Hukuk fakültesi mezunu olmayanlara idari hakim adaylığında sınırlama getirilmesi buda bir eleştiri konusuydu. Yani bu kadar çok hukukçunun olduğu bir yerde iktisat işletme veya kamu yönetimi mezunlarının idari yargı hakimi olması konusunda da belli bir sınırlama getirildi. İdari yargıda ön sınav getirildi. Bölge idari mahkemesi daireleri kararları arasında ki uyuşmazlığın 3 ay içinde karara bağlanması da getirildi. Mağdur haklarında güçlendirme var. İnternet sitelerine değil içeriğe engelleme geldi bu da önemli bir konuydu. Çünkü yanlış bir haberden dolayı sitenin tamamı engelleniyordu fakat artık sadece içerik engelleme gibi bir hak getirildi. Soruşturma açılmasında tutukluluk süreleri düşürüldü. Yargıda ki gecikmelerden kaynaklı uzun tutukluluk sürelerinin önüne geçilmesi hedefleniyor. Haber verme sınırını aşmayan açıklamaların suç olmaması buda önemli bir düzenlemedir. 3 yıl ile 6 yıl arasındaki hapis cezasında erteleme imkanı getirildi. Bunlar ilk pakette önümüze çıkan önemli başlıklardır.
BAROLAR BİRLİĞİ BAŞKANI METİN FEVZİOĞLU’NUN BUGÜNKÜ DURUŞUNU NASIL DEĞERLENDİRİRSİNİZ?

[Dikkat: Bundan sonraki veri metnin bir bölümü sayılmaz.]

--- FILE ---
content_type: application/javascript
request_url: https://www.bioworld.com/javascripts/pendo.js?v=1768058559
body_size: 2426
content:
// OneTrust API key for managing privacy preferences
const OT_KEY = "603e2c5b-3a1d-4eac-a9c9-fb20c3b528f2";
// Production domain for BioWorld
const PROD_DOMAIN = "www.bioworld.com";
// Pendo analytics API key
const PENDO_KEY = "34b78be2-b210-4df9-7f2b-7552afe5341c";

Biz avukatlar yasama organında görev yapmıyoruz. İşin yargı kısmındayız. Bu noktada birlik başkanımız avukatlarımızın bir takım kazanımlarının elde edilmesi noktasında iktidar ile görüş alışverişinde bulunuyor. Burada Sayın Adalet Bakanımızın da avukatlık geçmişinin olması ve sorunları biliyor olması bizim için önemliydi. Bu anlamda bir uyum söz konusu oldu. Çözüm odaklı görüşmeler yapılması gündeme geldi. Bu duruş bir takım eleştirilere neden oldu ama biz bu davranışın olumlu olduğunu düşünüyoruz. Bu gibi konularda asıl çözümcü olan iktidardır. Hal böyle olunca birlik başkanımızın çalışmaları sırasında Adalet bakanı ile görüşmelerini devam ettirmesini doğal karşılıyoruz. Eksik kalan ve eleştirilen taraflar mutlaka olacaktır ama bunun önemli bir başlangıç olduğunu düşünüyorum. Bu konuyu sizlerin de takip ettiği üzere olağanüstü genel kurul gibi bir durum söz konusudur. 1136 sayılı Avukatlık kanunu uyarınca 10 Baronun yönetim kurulunun teklifi ile Barolar birliği olağanüstü genel kurullar götürmek zorunda. Yakın bir zamanda da 10 baroya ulaşıldı. O Baroların açıklamalarına baktığımız zaman bunun seçim gündemli olarak toplanılması noktasında, fakat yasa seçim gündemli olağanüstü genel kurula izin vermiyor. Şuan olağanüstü genel kurulunun mesleğimiz adına bir faydasının olacağı kanaatinde değilim. Seçim gündemli her ne kadar toplanılması istense de yasa gereği bu gerçekleştirilemiyor. Burada Sayın Birlik Başkanımıza bir takım noktalarda eleştiriler gelebilir, lakin bunu temsil noktasında bir duruma getirmek mesleğimize zarar vereceğini düşünüyorum. Şuan önemli bir süreçten geçiyoruz. Yargı reformunun birinci paketi geçti ve bunu da Sayın Birlik Başkanımızın ve Birlik Yönetim Kurulunun çok önemli çalışmaları var. Bu yasanın çok üzerinde duruyorlar ve şuan ikinci pakette çalışmalar devam ediyor. İvme kazanılan bir dönemdeyiz bununda kesintiye uğramaması gerekiyor. Olası bir olağanüstü bir genel kurulun tartışmaları arttıracağı düşüncesindeyiz.